# Article
In the example above we returned a NamedTuple
. Note, however, that returning
a NamedTuple
is not the same as returning a vector of NamedTuples
(as we
did in the topmost example in this section) as this is allowed.
For the purposes of detection of column names conflicts multiple columns returned are treated as a series of single returned columns (so duplicates are not allowed):
julia> select(df, :name => ByRow(split) => [:name, :lastname], :name)
ERROR: ArgumentError: duplicate output column name: :name
Just for completeness of discussion note that this works:
julia> select(df, :name => ByRow(split) => [:name, :lastname], [:name])
6×2 DataFrame
Row │ name lastname
│ SubStrin… SubStrin…
─────┼───────────────────────
1 │ Aaron Aardvark
2 │ Belen Barboza
3 │ 春 陈
4 │ Даниил Дубов
5 │ Elżbieta Elbląg
6 │ Felipe Fittipaldi
as [:names]
is considered to be a multiple column selector (thus it is not
producing a duplicate and is just ignored in this case).
Traditional transformation style
The traditional transformation style in the combine
function was to pass a
transformation as a function (without using the =>
minilanguage). This style
is also allowed currently in all transformation functions. Additionally if you
want to use this approach you can pass the function as a first argument of the
function (which is often convenient in combination with do
block style).
In this traditional style we are not allowed to specify source columns.
Therefore such a function always takes a data frame (it is most useful with
GroupedDataFrame
where the data frame is representing a given group of the
source data frame)
Similarly traditional style does not allow specifying target column names. Therefore the following defaults are taken:
- if
AbstractDataFrame
,DataFrameRow
,AbstractMatrix
, orNamedTuple
is returned then it is assumed to produce multiple columns (in the case ofNamedTuple
it must contain only vectors or only single values, as if they are mixed an error is thrown). - all other return values are treated as a single column (where returning a vector produces multiple rows and returning any other value produces one row).
Here are examples of this style:
julia> combine(groupby(df, :eye)) do sdf
return mean(sdf.age)
end
4×2 DataFrame
Row │ eye x1
│ String Float64
─────┼─────────────────
1 │ blue 42.5
2 │ brown 35.0
3 │ hazel 40.0
4 │ green 30.0
julia> combine(groupby(df, :eye), sdf -> mean(sdf.age))

# Recorded data

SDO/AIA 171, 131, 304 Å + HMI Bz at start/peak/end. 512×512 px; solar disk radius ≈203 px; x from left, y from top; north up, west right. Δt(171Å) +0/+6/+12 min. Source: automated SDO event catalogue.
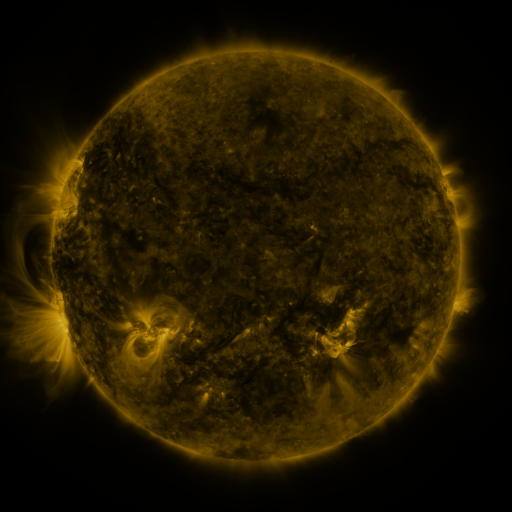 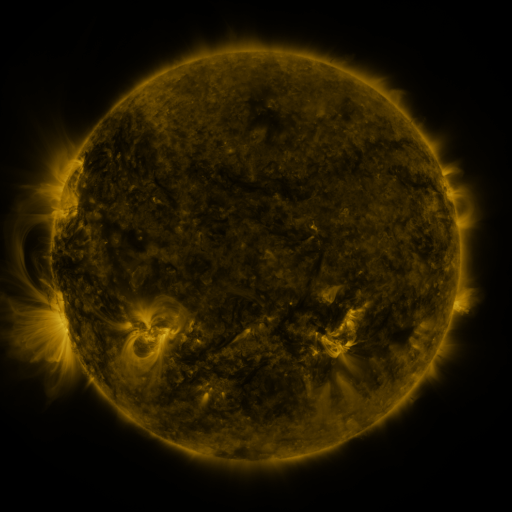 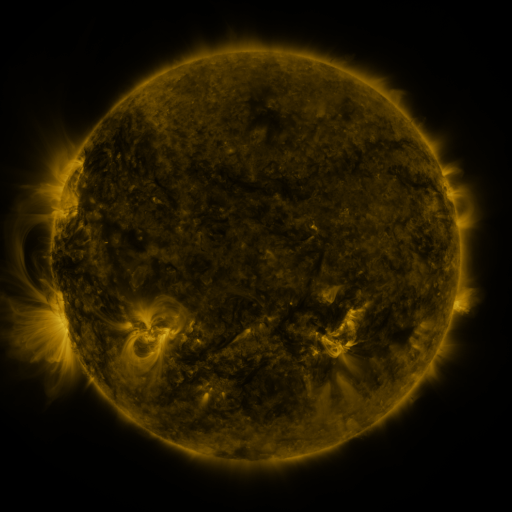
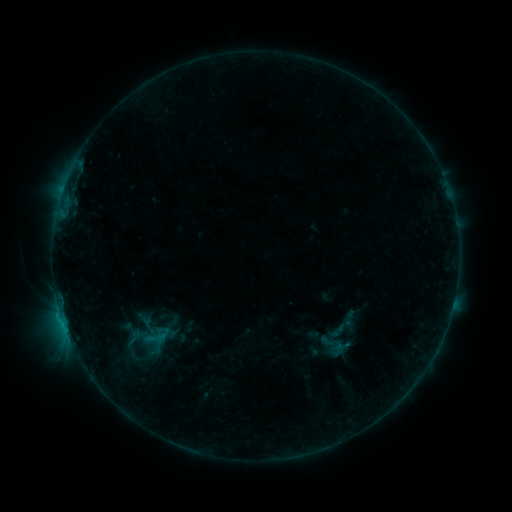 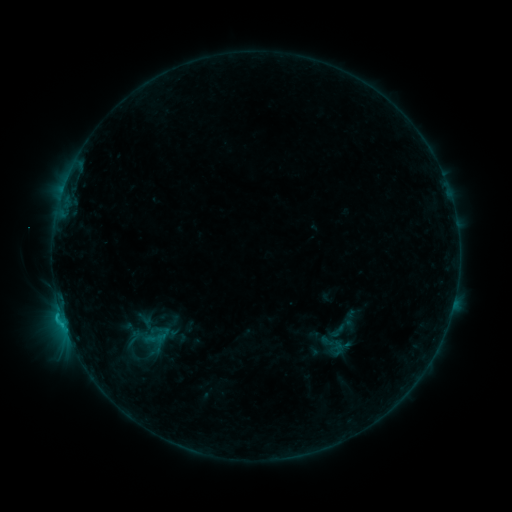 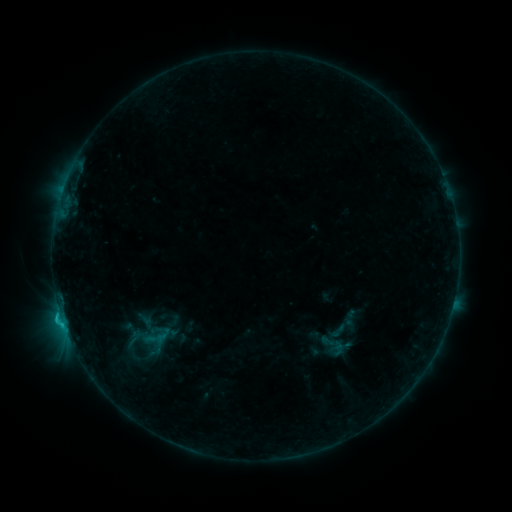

# Problems and tasks
1) Answer these questions from the text on data frame transformations above:
(a) What error message appears when the split call is paired with `:name` as a separate argument to `select`?
(b) In the traditional transformation style, what does the passed function always take?
(c) Under the traditional style's defaults, what does returning a vector produce?
2) Using the text on data frame transformations above, explain in one to three sentences why a function in the traditional style always takes a data frame.
3) Please reproduce word for word the passage of the text on data frame transformations above that opens with the words containing "In this traditional" and closes with "source data frame)".

# Answers below
1)
(a) ERROR: ArgumentError: duplicate output column name: :name
(b) A data frame.
(c) Multiple rows.

2) In the traditional style, source columns cannot be specified. The function therefore always receives a data frame, which is most useful with a GroupedDataFrame, where that data frame represents one group of the source data frame.

3)
In this traditional style we are not allowed to specify source columns.
Therefore such a function always takes a data frame (it is most useful with
GroupedDataFrame
where the data frame is representing a given group of the
source data frame)